Eu até acho que “em condições normais” se deve mexer no estatuto remuneratório da classe (das classes) política centrando eventuais divergências face à função pública regular num número mínimo de aspectos (na remuneração mensal, por exemplo), sendo que o efeito até poderia ir no sentido de um aumento das remunerações desde que tudo o resto, reformas, subsídios e afins, fosse regulado exactamente da mesma forma.
Mas não estamos em condições normais como podemos avaliar pelas recentes medidas governativas e pelo ruido de fundo da ameaça de contestações que já vamos ouvindo. E, já agora, como venho avaliando no meu cantinho de trabalhador do Estado com contrato individual de trabalho quase desde o momento em que iniciei contrato.

O nosso trabalhido de casa enquanto cidadãos que acabam de ser promovidos na hierarquia dos contribuintes líquidos é assumir uma postura de tolerância zero perante tudo o que seja laxismo e injustificação do lado da despesa, hoje mais do que nunca, porque também pagamos mais hoje mais do que nunca. E, infelizmente, há demasiada matéria absolutamente transversal a qualquer orientação ideologica do cidadão que reflecte, onde se encontra despesa absolutamente injustificada.
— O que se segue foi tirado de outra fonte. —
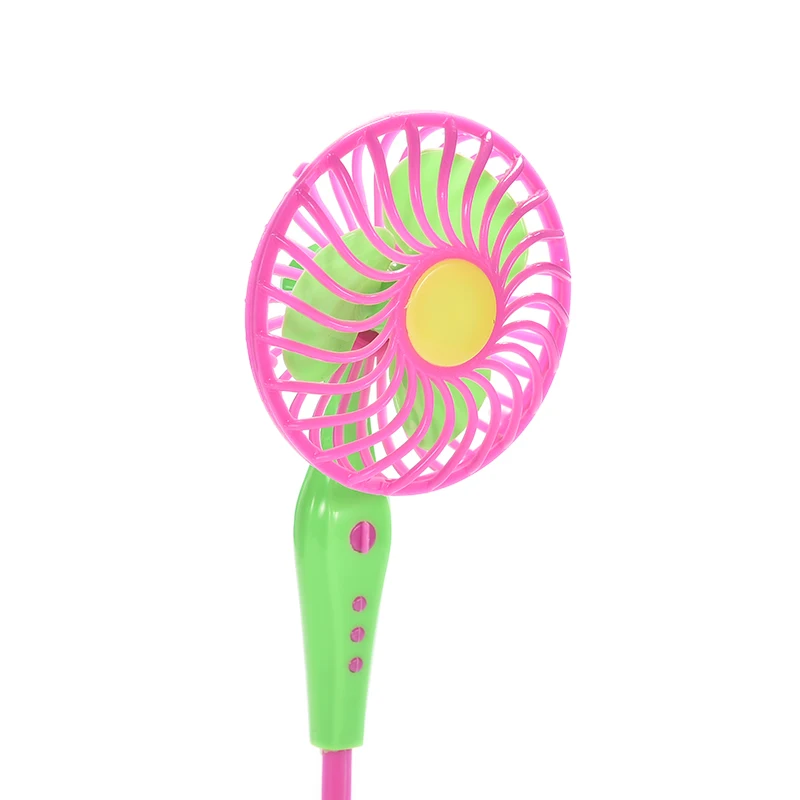 Mechanical Fan Toys for dolls Classic Kids Play House Doll Accessories Random Color 2016 Cute | Игрушки и хобби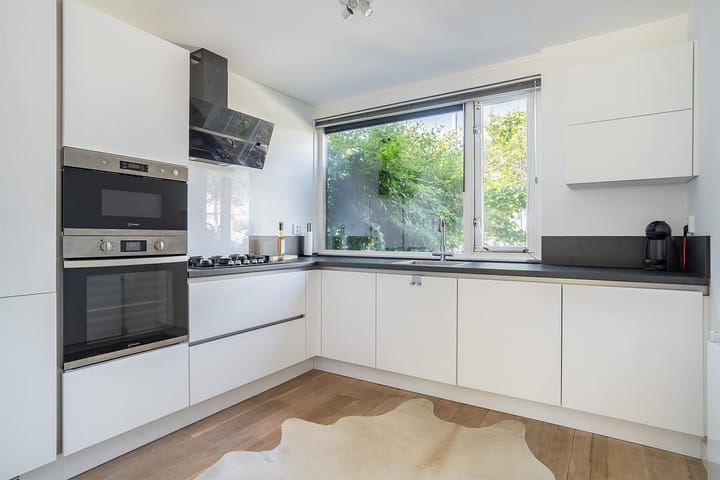 Photo 4 of Brilduikerstraat 46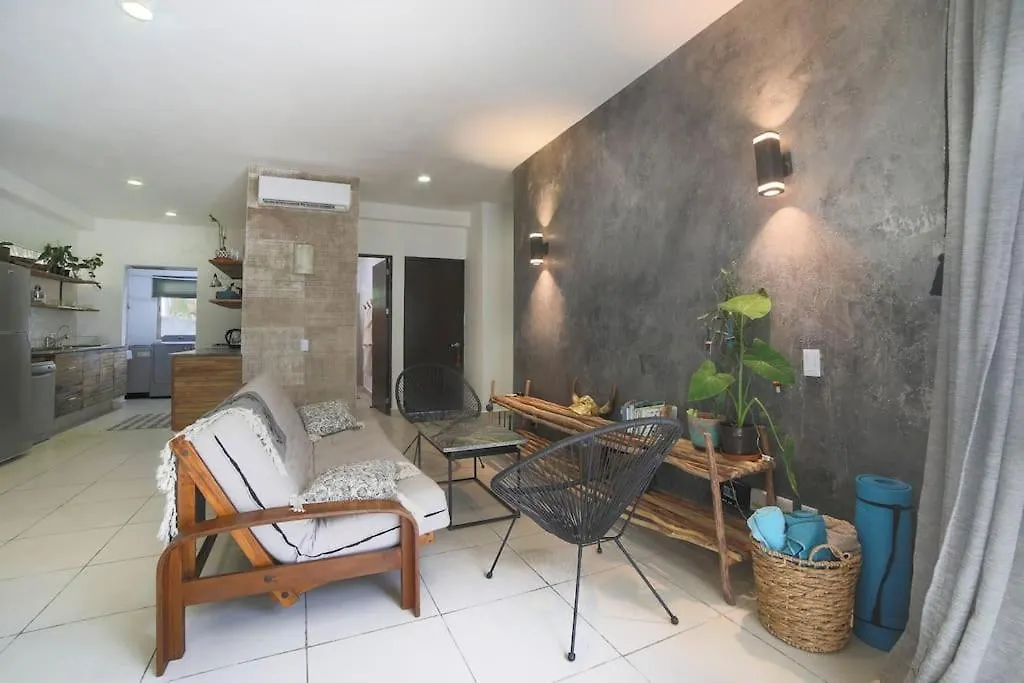 Apartment Lovely 2 Bdrm Condo In Gated Community & Pool View Playa del Carmen Mexico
Por isso, aplaudo o artigo de opinião de João Miguel Tavares no Diário de Notícias, intitulado “Os deputados têm de sofrer”.
Deixo-vos um excerto:

” (…) Se obrigar os ricos a pagar mais 2% e acabar com subvenções após 12 anos a pisar os mosaicos do Parlamento vale pouco dinheiro, estas medidas têm uma dimensão simbólica muitíssimo importante. Poupam-se insignificâncias, mas dão-se bons exemplos ao povo. Os deputados prejudicados, que já andam a fazer queixinhas aos jornalistas e a pressionar o Governo para adiar o fim das subvenções, estão a fazer pela vida – mas são bem tristes as suas figuras. Se todos têm de apertar o cinto, quem deve dar o exemplo não pode continuar com folga nas calças. Chamem-me demagógico num tempo de crise como este, ir ao bolso dos deputados é uma obrigação moral.

João Miguel Tavares

Quantos funcionários públicos e trabalhadores do privado deixarão de ver respeitados os seus direitos adquiridos com as indispensáveis alterações legislativas a implementar? Alterar os limites ou as possibilidade de requisição de reforma antecipada (con a até aqui prevista perda de remuneração por cada ano de antecipação) não constitui uma alteração das regras contratuais e das expectativas de trabalhadores com décadas de trabalho? Convinha que os senhores políticos, perante a caça às notícias “demagógicas” a que alguns media se dedicam, encontrassem outras explicações/justificações para a acumulação de remunerações do Estadodo que as ouvidas recentemente da boca do ministro das finanças (que acumula pensão adquirida em seis anos no Banco de Portugal com vencimento de Ministro) ou do presidente do governo da região autónoma da Madeira (reformado mas ingualmente no activo). As suas justas justificações invocando os descontos devidos e o estrito cumprimento do lei, são as mesmas justas justificações com que qualquer trabalhador se poderá defender perante a alteração das regras do jogo. Acontece que para estes últimos, e perante a situação de crise nacional, essas justificações não podem ter provimento. Fica portanto mais complicado perceber como neste estado de emergência subsite “uma normalidade legal” apenas para quem desempenhou altos cargos nas várias estruturas do aparelho do Estado.

Será esta denuncia demagogia? Hoje, neste contenxto, é também um exercício de auto-defesa do Estado pelos cidadãos. Convinha os senhores políticos reflectirem bem nisso e interiorizarem verdadeiramente os tempos por que passamos e o que vamos ter pela frente em termos de contestação social. Convinha que o governo tivesse toda a coragem necessária e que olhasse um pouco para sabedoria popular deste género: “Para grandes males, grandes remédios.”